◆ **Brief**: From the text below on using LSTMs to classify the 20 Newsgroups data set, list every newsgroup whose name begins with "sci.".

## Using LSTMs to Classify the 20 Newsgroups Data Set
The 20 Newsgroups data set is a well known classification problem. The goal is to classify which newsgroup a particular post came from.  The 20 possible groups are:

`comp.graphics
comp.os.ms-windows.misc
comp.sys.ibm.pc.hardware
comp.sys.mac.hardware
comp.windows.x	rec.autos
rec.motorcycles
rec.sport.baseball
rec.sport.hockey	
sci.crypt
sci.electronics
sci.med
sci.space
misc.forsale	
talk.politics.misc
talk.politics.guns
talk.politics.mideast	
talk.religion.misc
alt.atheism
soc.religion.christian`

As you can see, some pairs of groups may be quite similar while others are very different.
The full dataset is given as a designated training set of size 11314 and test set of size 7532. The 20 categories are represented in roughly equal proportions, so the baseline accuracy is around 5%.

Steps include loading in the 20 newsgroups data (or parts of it), loading in the GloVe data, building the word embedding matrix, and building the LSTM model.

In [1]:
import warnings
warnings.filterwarnings('ignore')

In [2]:
import numpy as np

from sklearn.feature_extraction.text import TfidfVectorizer
from sklearn.naive_bayes import MultinomialNB
from sklearn import metrics

from keras.preprocessing import sequence
from keras.models import Sequential
from keras.layers import Dense, Embedding
from keras.layers import LSTM

import keras

from sklearn.datasets import fetch_20newsgroups
from keras.preprocessing.text import Tokenizer
from keras.preprocessing.sequence import pad_sequences

Using TensorFlow backend.

◆ **Supplied material**:
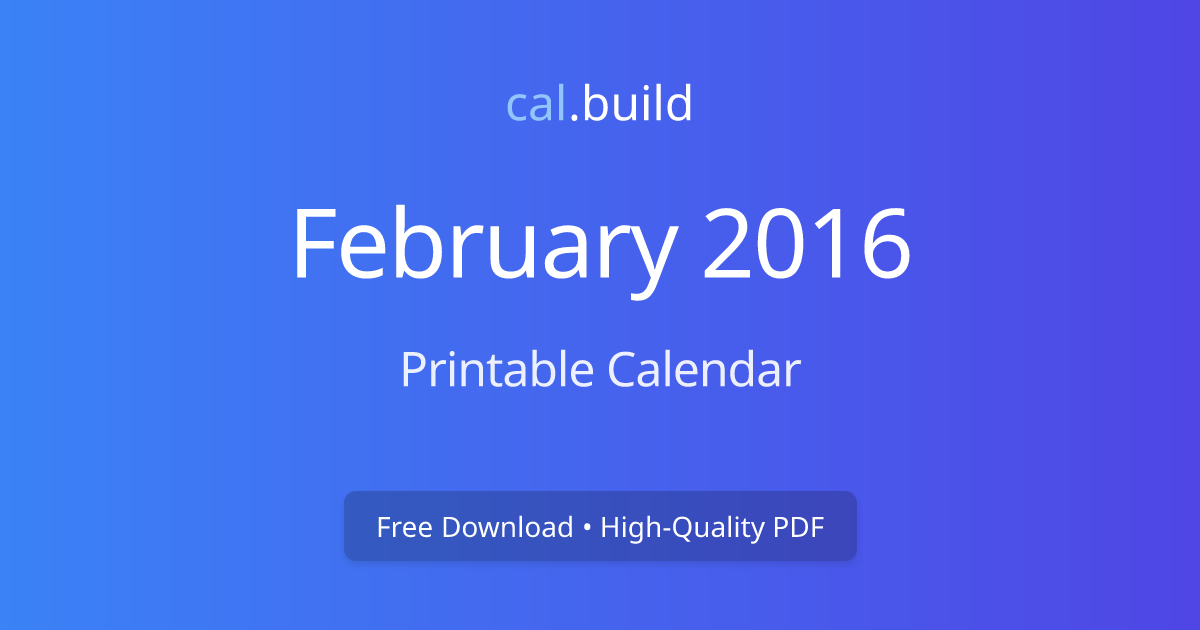 cal.build

February 2016

Printable Calendar

Free Download • High-Quality PDF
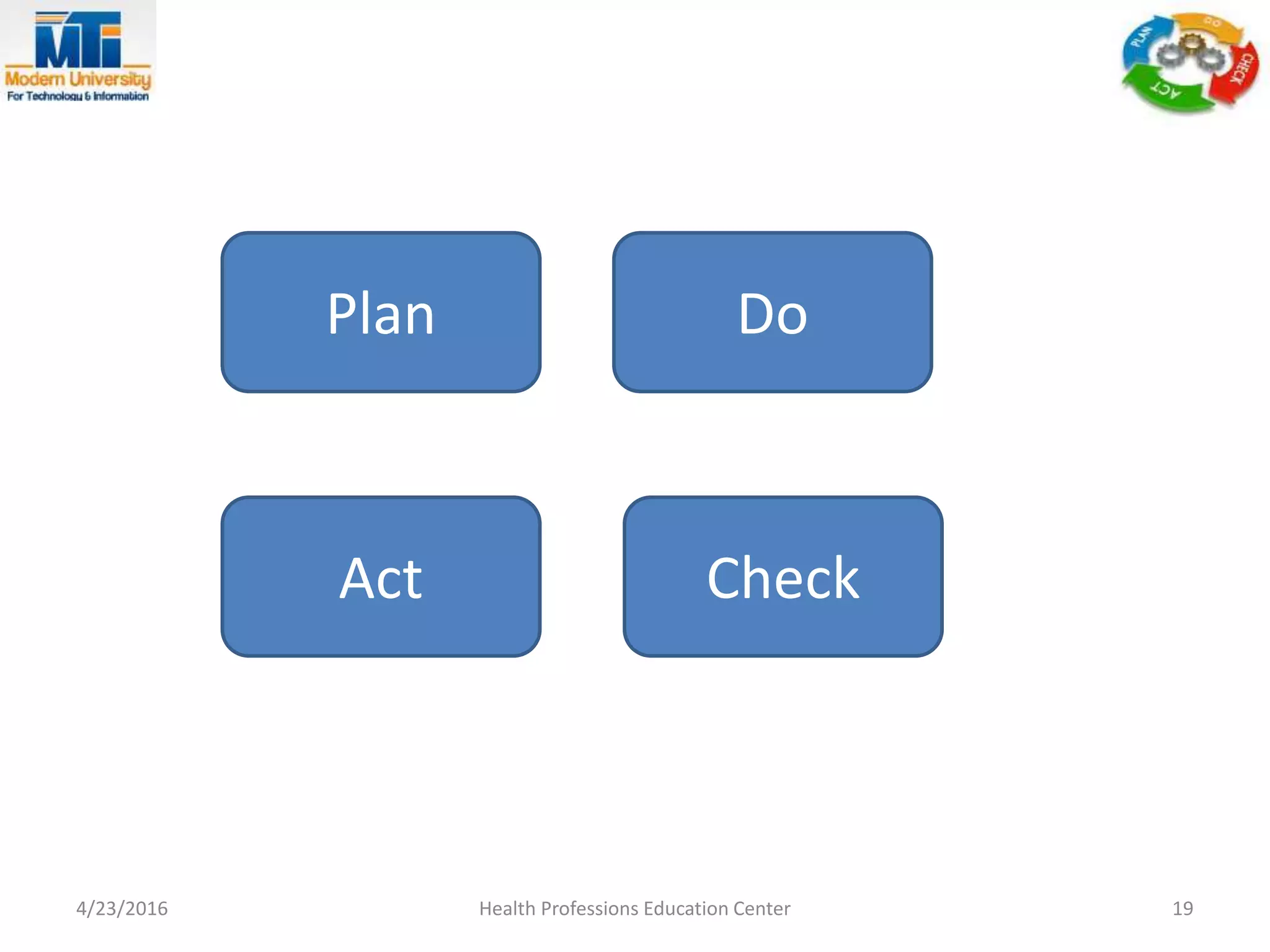 MTI
Modern University
For Technology & Information

PLAN
DO
CHECK
ACT

Plan

Do

Act

Check

4/23/2016

Health Professions Education Center

19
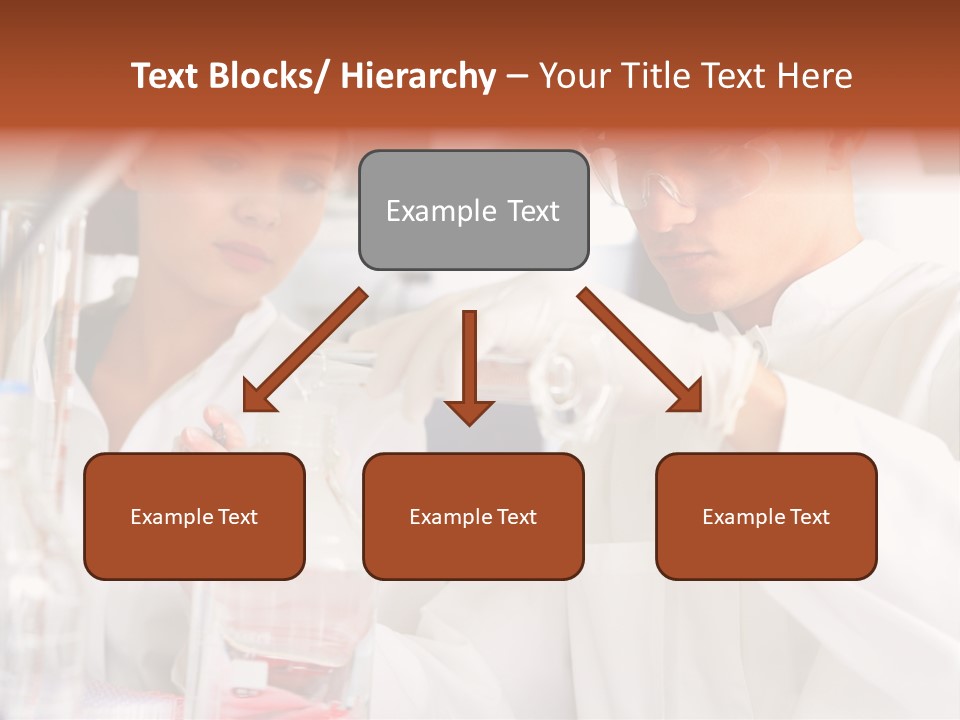 Text Blocks/ Hierarchy – Your Title Text Here

Example Text

Example Text

Example Text

Example Text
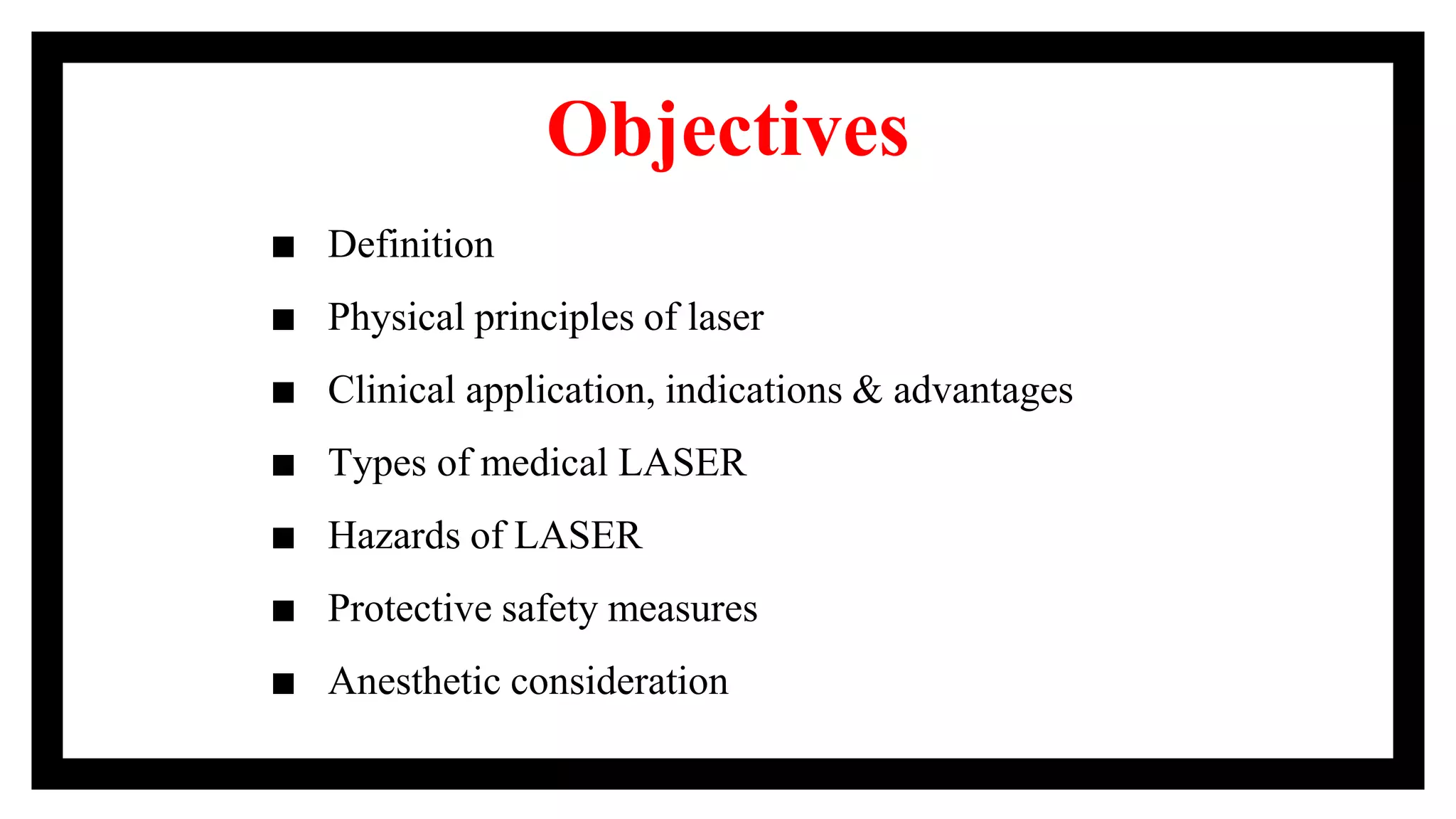 Objectives

■ Definition
■ Physical principles of laser
■ Clinical application, indications & advantages
■ Types of medical LASER
■ Hazards of LASER
■ Protective safety measures
■ Anesthetic consideration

◆ **Reply to the exercise**:
sci.crypt
sci.electronics
sci.med
sci.space